Solve the differential equation $y''-2(\sin x)y'-(\cos x-\sin^2x)y=0$

Question

Solve the differential equation $y'' -2(\sin x)y'-(\cos x-\sin^2x)y=0$

I tried substituting some common functions but that didn't work.

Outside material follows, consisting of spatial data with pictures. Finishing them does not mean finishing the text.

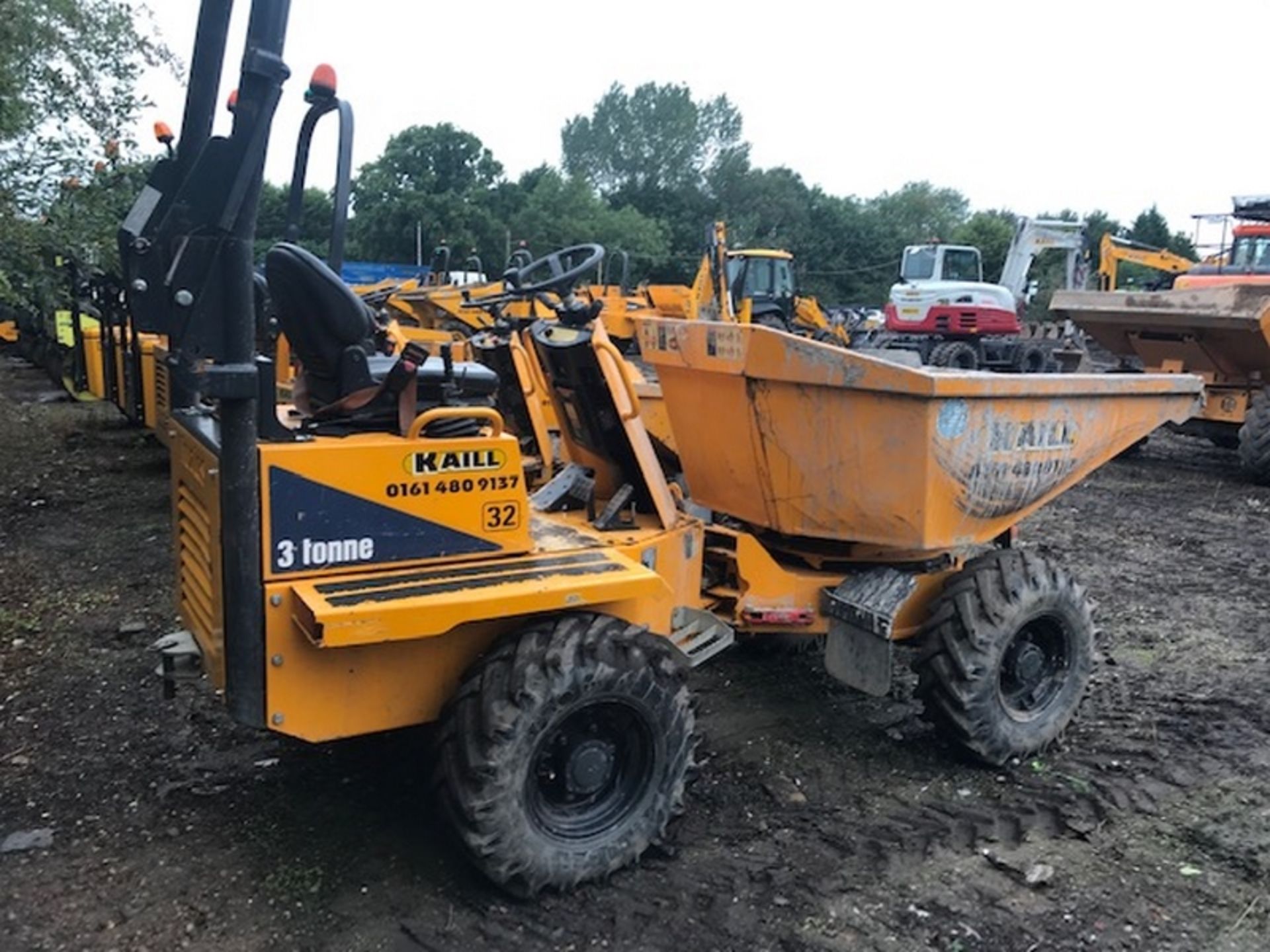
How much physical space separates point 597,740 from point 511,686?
41cm

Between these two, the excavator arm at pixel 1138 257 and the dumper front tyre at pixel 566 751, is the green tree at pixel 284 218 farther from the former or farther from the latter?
the excavator arm at pixel 1138 257

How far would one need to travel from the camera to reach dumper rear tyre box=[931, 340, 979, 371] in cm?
1728

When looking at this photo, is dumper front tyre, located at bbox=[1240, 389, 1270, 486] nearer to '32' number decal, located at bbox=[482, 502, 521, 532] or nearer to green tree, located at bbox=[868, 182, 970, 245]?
'32' number decal, located at bbox=[482, 502, 521, 532]

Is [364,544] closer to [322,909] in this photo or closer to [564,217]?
[322,909]

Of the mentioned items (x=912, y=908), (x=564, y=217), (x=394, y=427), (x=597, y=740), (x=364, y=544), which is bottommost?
(x=912, y=908)

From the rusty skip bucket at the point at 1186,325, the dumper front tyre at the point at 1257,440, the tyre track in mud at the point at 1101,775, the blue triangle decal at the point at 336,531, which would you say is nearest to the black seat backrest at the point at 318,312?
the blue triangle decal at the point at 336,531

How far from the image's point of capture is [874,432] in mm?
3930

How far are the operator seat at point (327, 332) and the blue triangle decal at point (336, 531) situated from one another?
363 millimetres

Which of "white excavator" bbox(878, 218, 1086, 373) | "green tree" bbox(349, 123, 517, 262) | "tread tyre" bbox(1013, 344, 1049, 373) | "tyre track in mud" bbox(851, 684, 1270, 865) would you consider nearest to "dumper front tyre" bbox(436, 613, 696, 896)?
"tyre track in mud" bbox(851, 684, 1270, 865)

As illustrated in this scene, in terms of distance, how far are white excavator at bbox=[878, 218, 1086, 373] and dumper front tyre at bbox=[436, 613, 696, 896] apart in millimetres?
14584

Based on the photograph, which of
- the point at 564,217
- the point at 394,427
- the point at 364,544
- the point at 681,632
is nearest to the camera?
the point at 364,544

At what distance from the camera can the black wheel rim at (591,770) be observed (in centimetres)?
332

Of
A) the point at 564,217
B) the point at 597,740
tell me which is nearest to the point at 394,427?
the point at 597,740

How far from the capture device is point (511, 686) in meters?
3.14
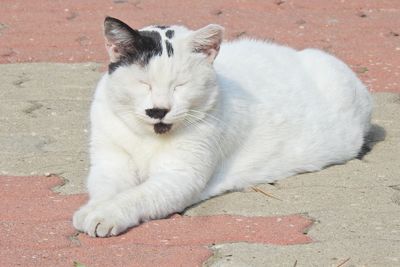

How should I go about solving this question?

Answer 1

Hint:

Let $u=\cos x$ ,

Then $\dfrac{dy}{dx}=\dfrac{dy}{du}\dfrac{du}{dx}=-(\sin x)\dfrac{dy}{du}$

$\dfrac{d^2y}{dx^2}=\dfrac{d}{dx}\left(-(\sin x)\dfrac{dy}{du}\right)=-(\sin x)\dfrac{d}{dx}\left(\dfrac{dy}{du}\right)-(\cos x)\dfrac{dy}{du}=-(\sin x)\dfrac{d}{du}\left(\dfrac{dy}{du}\right)\dfrac{du}{dx}-(\cos x)\dfrac{dy}{du}=-(\sin x)\dfrac{d^2y}{du^2}(-\sin x)-(\cos x)\dfrac{dy}{du}=(\sin^2x)\dfrac{d^2y}{du^2}-(\cos x)\dfrac{dy}{du}$

$\therefore(\sin^2x)\dfrac{d^2y}{du^2}-(\cos x)\dfrac{dy}{du}+2(\sin^2x)\dfrac{dy}{du}-(\cos x-\sin^2x)y=0$

$(1-\cos^2x)\dfrac{d^2y}{du^2}+(2-2\cos^2x-\cos x)\dfrac{dy}{du}-(\cos x+\cos^2x-1)y=0$

$(1-u^2)\dfrac{d^2y}{du^2}-(2u^2+u-2)\dfrac{dy}{du}-(u^2+u-1)y=0$

$y=e^{-u}$ is the trivial solution of the above ODE.

Then solve it by reduction of order.